Deion Sanders concluded: “We’ve got a couple guys should be front-runners for the Heisman right now. That’s what I think. Who did that? Who did what they did today?”

That kind of chatter might start with Hunter, the cornerback and wide receiver who went all Shohei Ohtani on the game as he reckoned he approached the 120 snaps he called his personal record from high school in Georgia, from which he became the nation’s most coveted recruit in 2022, when Sanders luring him to Jackson State became a big, big deal. Hunter made hard catches among his 11, including a 43-yard wrestle for a flying Sanders pass on third and 16 in the fourth quarter, enabling Colorado to persist with its six-play, 75-yard drive that provided a 38-35 lead with 7:36 left. And he made a whiplash interception just as TCU visited the doorstep of the end zone in the third quarter, when TCU quarterback Chandler Morris saw wide receiver Major Everhart clearly open on the right, but then Hunter turned up – rapidly.

“I was supposed to be in man (coverage),” he said, “but I’m looking at the quarterback and I’m thinking, ‘I remember this play from practice.’ ” Thus he took two steps to his right but then reversed and bolted left with a quickness that almost seemed to trick the eye.

“Ain’t no different,” Hunter said of playing Football Championship Subdivision football or Power Five football. “Football is football no matter who’s playing.”

“He’s been the same since last year,” Shedeur Sanders said of Hunter at Jackson State. “It’s just crazy because everything we’ve done in the past, we’re doing the same thing and it’s just magnified a lot more.”

But can he play two ways all the way?

“Can he?” Deion Sanders said. “I tried to tell you.”

“It’s fun,” Hunter said. “It’s hard on your body, but that’s what you’ve got treatment for.”

He’s a standout but not exactly a Godzilla of one given Colorado’s zigzagging array of receivers fielding balls from short routes. Edwards, for one, shined from his 5-foot-9 and 170 pounds, and one year after playing for Derby High in Kansas. He took a short thing to the right early in the third quarter and began weaving until former Navy linebacker Johnny Hodges became the last man plausibly chasing but could only nip the heels. And he, Edwards, took a fourth-and-two pass from Sanders, looped over a blitzer on the left with 41/2 minutes left and hurried down the left sideline like a blur.

It went from a pivotal play of the game to a pivotal play of the game, from a key juncture to a 46-yard touchdown pass that completed the scoring.

“I knew I could make plays out there,” Edwards said. “We prepared well. So when I got the ball, I was just reading my blocks, trying to get to the end zone.”
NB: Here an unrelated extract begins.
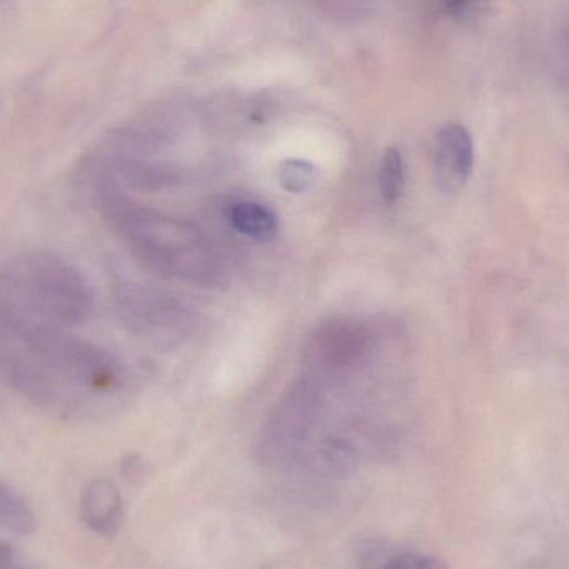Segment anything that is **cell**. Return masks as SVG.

Their path to mirth still needed a tackle, of all things, and safety Myles Slusher got that on TCU’s final gasp, stopping tight end Jared Wiley for seven yards on a fourth down that asked for nine. Then the Buffaloes’ sideline could commence its hugs among coaches, among players, among players and coaches. “You just see everybody hug each other, saying that you love each other, but (saying) we’ve got to do it next week,” Edwards said.

Sanders got emotional, but he also got going as soon as he could to the training room, because his leg and foot issues with circulation had left him “in a lot of pain. I had to go get myself taken care of.”

Once he did that and sons Shedeur and (safety) Shilo visited him for “a dad moment” in the training room, he emerged to speak, and speak he did, chiding some reporters and thanking others – after asking that somebody turn off the music blaring from a back hallway so he could be heard.

“I’m a winner,” he said. “We’re going to end up winning.”

“At the end of the day, I knew I had his back,” Shedeur Sanders said. “Everything he’s saying, I’m going to back it up.”

“We’re going to continue to be questioned,” Deion Sanders said, “because we do things that have never been done.”

And as that prediction about getting questioned sounded almost like a request, and as even more people primed to pay attention, Deion Sanders said on a hot and heady Saturday in Texas, “I’m about to get comfortable with winning.”